** start of TEXT TO READ **

A way to prevent this from happening to you is writing down the three digit security code and keeping it in a secure place, then filing off that number from the back of your card and covering it with ink. You must make sure you have written that code down for future use or your card will be protected from yourself, as well!
Source: My friend who has suffered from credit card theft twice until they used this method.
By attosa from Los Angeles, CA
Did you know that someone can steal your credit/debit card information by just standing near you? They can if you have one of the new cards that work under the RFID technology. RFID - Radio Frequency Identification. It's been used for years already, most familiar to us would be hotel keys, or those little tags they put in things at the store that the clerk just swipes across the reader to get the product info and price. Well, now they are putting these little chips in credit, debit, and ID cards to make it easier to use. You don't have to swipe them, you simply wave them in front of a reader - that simple.

** end of TEXT TO READ **
** start of INFORMATION SHOWN **

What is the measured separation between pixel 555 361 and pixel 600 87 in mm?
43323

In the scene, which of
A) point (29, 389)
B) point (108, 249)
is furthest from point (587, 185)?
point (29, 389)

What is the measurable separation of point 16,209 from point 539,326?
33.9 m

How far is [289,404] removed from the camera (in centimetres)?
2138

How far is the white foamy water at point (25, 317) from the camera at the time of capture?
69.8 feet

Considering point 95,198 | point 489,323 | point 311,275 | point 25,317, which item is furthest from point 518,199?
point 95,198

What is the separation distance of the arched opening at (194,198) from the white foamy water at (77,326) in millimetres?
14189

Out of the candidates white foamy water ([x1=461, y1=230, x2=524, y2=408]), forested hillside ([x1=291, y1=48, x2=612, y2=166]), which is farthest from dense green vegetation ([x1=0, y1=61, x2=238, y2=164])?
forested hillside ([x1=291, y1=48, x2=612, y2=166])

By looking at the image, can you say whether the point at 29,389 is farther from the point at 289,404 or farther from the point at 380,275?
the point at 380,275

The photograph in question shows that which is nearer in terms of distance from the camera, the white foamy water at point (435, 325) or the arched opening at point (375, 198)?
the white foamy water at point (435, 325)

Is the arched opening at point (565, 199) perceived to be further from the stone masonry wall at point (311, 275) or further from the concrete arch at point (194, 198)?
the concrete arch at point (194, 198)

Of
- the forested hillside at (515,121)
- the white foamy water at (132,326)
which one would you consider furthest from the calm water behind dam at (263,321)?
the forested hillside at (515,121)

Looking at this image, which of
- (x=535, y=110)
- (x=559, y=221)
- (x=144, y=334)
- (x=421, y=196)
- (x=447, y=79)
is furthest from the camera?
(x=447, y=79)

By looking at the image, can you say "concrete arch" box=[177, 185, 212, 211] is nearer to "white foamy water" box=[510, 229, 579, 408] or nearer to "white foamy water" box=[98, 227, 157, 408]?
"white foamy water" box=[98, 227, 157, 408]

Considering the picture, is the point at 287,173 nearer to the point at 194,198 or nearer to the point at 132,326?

** end of INFORMATION SHOWN **

• **WHAT YOU WILL DO**:
A: In the card security text, what does RFID stand for?
B: Which kinds of cards does the card security text say are now being fitted with RFID chips?
Please answer from the card security text alone.

• **RESPONSES BY TASK**:
A: Radio Frequency Identification.

B: Credit cards, debit cards, and ID cards.